Sets by The Pioneer Ramblers will feature various Scottish tunes, including the traditional “Arran Boat Song” and “Atholl Highlanders,” as well as “Neil Gow’s Lament for His Second Wife.” They also will play contemporary Scottish songs, such as Stuart Morison’s “Maggie’s Pancakes.”

The LC State choir will perform several Scottish folksongs, including “Auld Lang Syne,” and “O Whistle and I’ll Come to Ye,” as well as a medley of traditional Scottish songs. They will also sing some music with text by Scottish poet, Robert Burns, including “Banks of Doon” by Donna Gartman Schultz, that will feature Timauri Stearns on the violin.

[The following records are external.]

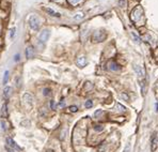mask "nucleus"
<instances>
[{
  "instance_id": "obj_1",
  "label": "nucleus",
  "mask_w": 158,
  "mask_h": 152,
  "mask_svg": "<svg viewBox=\"0 0 158 152\" xmlns=\"http://www.w3.org/2000/svg\"><path fill=\"white\" fill-rule=\"evenodd\" d=\"M29 24H30V27L33 29V30H37L38 27H40V21L36 16H31L29 18Z\"/></svg>"
},
{
  "instance_id": "obj_2",
  "label": "nucleus",
  "mask_w": 158,
  "mask_h": 152,
  "mask_svg": "<svg viewBox=\"0 0 158 152\" xmlns=\"http://www.w3.org/2000/svg\"><path fill=\"white\" fill-rule=\"evenodd\" d=\"M50 35V31L48 30V29H45V30H43L40 33V35H38V40H40L41 43H46L48 38H49Z\"/></svg>"
},
{
  "instance_id": "obj_3",
  "label": "nucleus",
  "mask_w": 158,
  "mask_h": 152,
  "mask_svg": "<svg viewBox=\"0 0 158 152\" xmlns=\"http://www.w3.org/2000/svg\"><path fill=\"white\" fill-rule=\"evenodd\" d=\"M151 144H152V146H151V149L154 152L156 150V148L158 146V137H157V133H154L152 138H151Z\"/></svg>"
},
{
  "instance_id": "obj_4",
  "label": "nucleus",
  "mask_w": 158,
  "mask_h": 152,
  "mask_svg": "<svg viewBox=\"0 0 158 152\" xmlns=\"http://www.w3.org/2000/svg\"><path fill=\"white\" fill-rule=\"evenodd\" d=\"M6 143L9 144V146H10V147L14 148V149H18V150H21L20 148H19V147L17 146V145H16V143H15V141L12 139V138H10V137H8V138H6Z\"/></svg>"
},
{
  "instance_id": "obj_5",
  "label": "nucleus",
  "mask_w": 158,
  "mask_h": 152,
  "mask_svg": "<svg viewBox=\"0 0 158 152\" xmlns=\"http://www.w3.org/2000/svg\"><path fill=\"white\" fill-rule=\"evenodd\" d=\"M77 64H78L79 66H85L87 64V59L85 57H79L78 60H77Z\"/></svg>"
},
{
  "instance_id": "obj_6",
  "label": "nucleus",
  "mask_w": 158,
  "mask_h": 152,
  "mask_svg": "<svg viewBox=\"0 0 158 152\" xmlns=\"http://www.w3.org/2000/svg\"><path fill=\"white\" fill-rule=\"evenodd\" d=\"M6 107H8V106H6V104L4 103V104L2 105V108H1V116L3 118H6L8 117V109H6Z\"/></svg>"
},
{
  "instance_id": "obj_7",
  "label": "nucleus",
  "mask_w": 158,
  "mask_h": 152,
  "mask_svg": "<svg viewBox=\"0 0 158 152\" xmlns=\"http://www.w3.org/2000/svg\"><path fill=\"white\" fill-rule=\"evenodd\" d=\"M24 100H25V102L29 103V104H32L33 98H32L31 94H29V93H26V94H24Z\"/></svg>"
},
{
  "instance_id": "obj_8",
  "label": "nucleus",
  "mask_w": 158,
  "mask_h": 152,
  "mask_svg": "<svg viewBox=\"0 0 158 152\" xmlns=\"http://www.w3.org/2000/svg\"><path fill=\"white\" fill-rule=\"evenodd\" d=\"M11 87H5L4 88V92H3V96L4 99H9V96L11 95Z\"/></svg>"
},
{
  "instance_id": "obj_9",
  "label": "nucleus",
  "mask_w": 158,
  "mask_h": 152,
  "mask_svg": "<svg viewBox=\"0 0 158 152\" xmlns=\"http://www.w3.org/2000/svg\"><path fill=\"white\" fill-rule=\"evenodd\" d=\"M46 12L47 13H49V14L51 16H56V17H60V13H58L56 11H53V10H51L49 8H46Z\"/></svg>"
},
{
  "instance_id": "obj_10",
  "label": "nucleus",
  "mask_w": 158,
  "mask_h": 152,
  "mask_svg": "<svg viewBox=\"0 0 158 152\" xmlns=\"http://www.w3.org/2000/svg\"><path fill=\"white\" fill-rule=\"evenodd\" d=\"M33 49H32V47H28L27 49H26V56L27 58H32L33 57Z\"/></svg>"
},
{
  "instance_id": "obj_11",
  "label": "nucleus",
  "mask_w": 158,
  "mask_h": 152,
  "mask_svg": "<svg viewBox=\"0 0 158 152\" xmlns=\"http://www.w3.org/2000/svg\"><path fill=\"white\" fill-rule=\"evenodd\" d=\"M9 80V71H5L4 75H3V85H6Z\"/></svg>"
},
{
  "instance_id": "obj_12",
  "label": "nucleus",
  "mask_w": 158,
  "mask_h": 152,
  "mask_svg": "<svg viewBox=\"0 0 158 152\" xmlns=\"http://www.w3.org/2000/svg\"><path fill=\"white\" fill-rule=\"evenodd\" d=\"M135 70H136V72L139 74L140 76H144V73H143V71H142V69H141L140 66H138V65H135Z\"/></svg>"
},
{
  "instance_id": "obj_13",
  "label": "nucleus",
  "mask_w": 158,
  "mask_h": 152,
  "mask_svg": "<svg viewBox=\"0 0 158 152\" xmlns=\"http://www.w3.org/2000/svg\"><path fill=\"white\" fill-rule=\"evenodd\" d=\"M109 70H111V71H115V70H119V66H118V64H117V63H114V62H111V63H110V67H109Z\"/></svg>"
},
{
  "instance_id": "obj_14",
  "label": "nucleus",
  "mask_w": 158,
  "mask_h": 152,
  "mask_svg": "<svg viewBox=\"0 0 158 152\" xmlns=\"http://www.w3.org/2000/svg\"><path fill=\"white\" fill-rule=\"evenodd\" d=\"M94 130L96 132H102L104 130V127H103L102 124H96V125H94Z\"/></svg>"
},
{
  "instance_id": "obj_15",
  "label": "nucleus",
  "mask_w": 158,
  "mask_h": 152,
  "mask_svg": "<svg viewBox=\"0 0 158 152\" xmlns=\"http://www.w3.org/2000/svg\"><path fill=\"white\" fill-rule=\"evenodd\" d=\"M85 106H86V108H90V107H92V106H93V102L91 101V100H89V101H87V102H86Z\"/></svg>"
},
{
  "instance_id": "obj_16",
  "label": "nucleus",
  "mask_w": 158,
  "mask_h": 152,
  "mask_svg": "<svg viewBox=\"0 0 158 152\" xmlns=\"http://www.w3.org/2000/svg\"><path fill=\"white\" fill-rule=\"evenodd\" d=\"M43 91H44V95H45V96H47V95L50 94V89H48V88H45Z\"/></svg>"
},
{
  "instance_id": "obj_17",
  "label": "nucleus",
  "mask_w": 158,
  "mask_h": 152,
  "mask_svg": "<svg viewBox=\"0 0 158 152\" xmlns=\"http://www.w3.org/2000/svg\"><path fill=\"white\" fill-rule=\"evenodd\" d=\"M70 110L72 111V112H76L77 110H78V107H77V106H70Z\"/></svg>"
},
{
  "instance_id": "obj_18",
  "label": "nucleus",
  "mask_w": 158,
  "mask_h": 152,
  "mask_svg": "<svg viewBox=\"0 0 158 152\" xmlns=\"http://www.w3.org/2000/svg\"><path fill=\"white\" fill-rule=\"evenodd\" d=\"M15 31H16V29H15V28H12V29H11V33H10V37H11V39L14 38V35H15Z\"/></svg>"
},
{
  "instance_id": "obj_19",
  "label": "nucleus",
  "mask_w": 158,
  "mask_h": 152,
  "mask_svg": "<svg viewBox=\"0 0 158 152\" xmlns=\"http://www.w3.org/2000/svg\"><path fill=\"white\" fill-rule=\"evenodd\" d=\"M130 151V144L128 143L126 145V147H125V149H124V152H129Z\"/></svg>"
},
{
  "instance_id": "obj_20",
  "label": "nucleus",
  "mask_w": 158,
  "mask_h": 152,
  "mask_svg": "<svg viewBox=\"0 0 158 152\" xmlns=\"http://www.w3.org/2000/svg\"><path fill=\"white\" fill-rule=\"evenodd\" d=\"M81 18H83V15L82 14H77L75 17H74V19H81Z\"/></svg>"
},
{
  "instance_id": "obj_21",
  "label": "nucleus",
  "mask_w": 158,
  "mask_h": 152,
  "mask_svg": "<svg viewBox=\"0 0 158 152\" xmlns=\"http://www.w3.org/2000/svg\"><path fill=\"white\" fill-rule=\"evenodd\" d=\"M49 105H50V108L51 109H54V101H50V103H49Z\"/></svg>"
},
{
  "instance_id": "obj_22",
  "label": "nucleus",
  "mask_w": 158,
  "mask_h": 152,
  "mask_svg": "<svg viewBox=\"0 0 158 152\" xmlns=\"http://www.w3.org/2000/svg\"><path fill=\"white\" fill-rule=\"evenodd\" d=\"M1 125H2V130L6 131V127H5V122L4 121H1Z\"/></svg>"
},
{
  "instance_id": "obj_23",
  "label": "nucleus",
  "mask_w": 158,
  "mask_h": 152,
  "mask_svg": "<svg viewBox=\"0 0 158 152\" xmlns=\"http://www.w3.org/2000/svg\"><path fill=\"white\" fill-rule=\"evenodd\" d=\"M59 106H60V107H64V106H65V102H64V101H61V102L59 103Z\"/></svg>"
},
{
  "instance_id": "obj_24",
  "label": "nucleus",
  "mask_w": 158,
  "mask_h": 152,
  "mask_svg": "<svg viewBox=\"0 0 158 152\" xmlns=\"http://www.w3.org/2000/svg\"><path fill=\"white\" fill-rule=\"evenodd\" d=\"M19 58H20V55L19 54H17V55H15V61H19Z\"/></svg>"
},
{
  "instance_id": "obj_25",
  "label": "nucleus",
  "mask_w": 158,
  "mask_h": 152,
  "mask_svg": "<svg viewBox=\"0 0 158 152\" xmlns=\"http://www.w3.org/2000/svg\"><path fill=\"white\" fill-rule=\"evenodd\" d=\"M121 96H122V98H123V99H125V100H128V96H127L126 94H122Z\"/></svg>"
},
{
  "instance_id": "obj_26",
  "label": "nucleus",
  "mask_w": 158,
  "mask_h": 152,
  "mask_svg": "<svg viewBox=\"0 0 158 152\" xmlns=\"http://www.w3.org/2000/svg\"><path fill=\"white\" fill-rule=\"evenodd\" d=\"M155 107H156L155 110H156V111H158V103H156V104H155Z\"/></svg>"
},
{
  "instance_id": "obj_27",
  "label": "nucleus",
  "mask_w": 158,
  "mask_h": 152,
  "mask_svg": "<svg viewBox=\"0 0 158 152\" xmlns=\"http://www.w3.org/2000/svg\"><path fill=\"white\" fill-rule=\"evenodd\" d=\"M124 2H125L124 0H120V4H121V5H123V3H124Z\"/></svg>"
}]
</instances>
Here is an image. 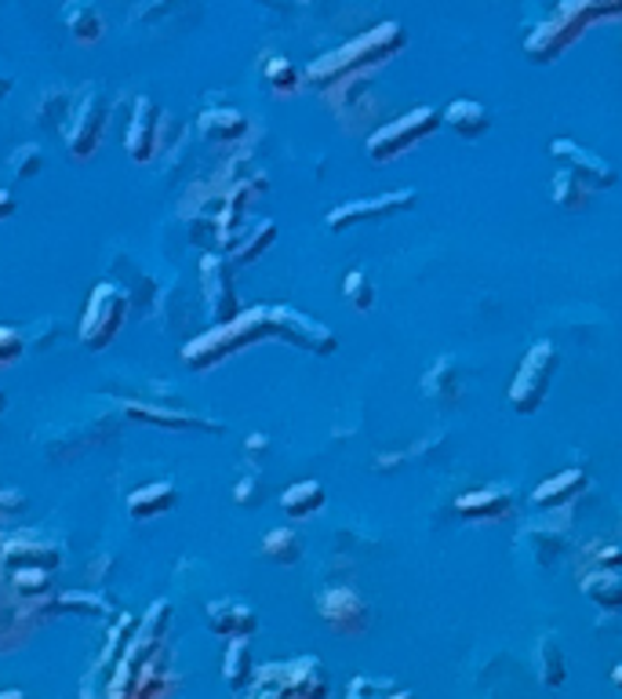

The concert also will feature the world premiere of “A Scottish Folk Song Masswritten by Sarah Graham, LC State’s associate professor of music and conductor of the choir. The melody of each of the five mass movements, sung in English, are inspired by traditional Scottish folksongs “Ae Fond Kiss,” “Joy of My Heart,” “Griogal Cridhe,” “Skye Boat Song,” and “Loch Lomond,” and are bookended by “Highland Cathedral” and “Scotland, the Brave” on bagpipes.

Drawings for Scotland-related door prizes will take place throughout the concert. The evening will end with an invitation for the audience to join in and sing with combined groups on “The Parting Glass.”